The rich get richer.

 

Low and behold

Let’s be honest, for about two decades it’s been pretty damn fun and fulfilling to follow Boston sports. Whether simply as a fan or for those of us lucky to work in the sports media, these last 20 years have been an almost non-stop string of success, joy and passion.

Over the last couple months, though, things have gotten a bit stormy in these parts.

The Red Sox traded away a former MVP and their best player in a clear salary-driven deal that even they admit doesn’t make them a better team in the short run.

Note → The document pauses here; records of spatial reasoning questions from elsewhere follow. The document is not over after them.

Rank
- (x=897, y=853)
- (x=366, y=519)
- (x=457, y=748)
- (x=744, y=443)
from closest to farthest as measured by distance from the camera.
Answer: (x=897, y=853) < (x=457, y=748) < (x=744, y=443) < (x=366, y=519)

Then came coronavirus shutting down the season in both the NBA and NHL. The Celtics were picking up steam and possibly getting healthy at the right time to make a run at the Eastern Conference. Jayson Tatum was developing at an increased rate, on the verge of becoming a superstar right before our eyes. And the Bruins were the best team in hockey a year after coming up a game short of a Stanley Cup. Two potential long playoff runs delayed if not derailed before they ever left North Station.

Now, things have gotten so bad that Tom Brady has picked the Buccaneers – a team with the worst franchise winning percentage in NFL history, while the Patriots have the third-best – over a couple more years aligned with Belichick and Kraft in New England.

Oh, and lanky left-handed Red Sox ace Chris Sale is about to go under the knife for Tommy John surgery. Sure, maybe he’s taking advantage of a coronavirus layoff to miss fewer games while fixing a problem that’s gone back more than a year, but his future as a flame-throwing ace is very much in doubt barely into the first year of his five-year, $145 million contract.

Where did it all go so wrong so quickly? Is this what it’s felt like in so many other professional sports towns for the last 20 years, watching as Boston piled up the titles and the miles on Duck Boats?

Hopefully this a short blip on the Boston sports radar of success and not the law of averages playing out right before our spoiled eyes.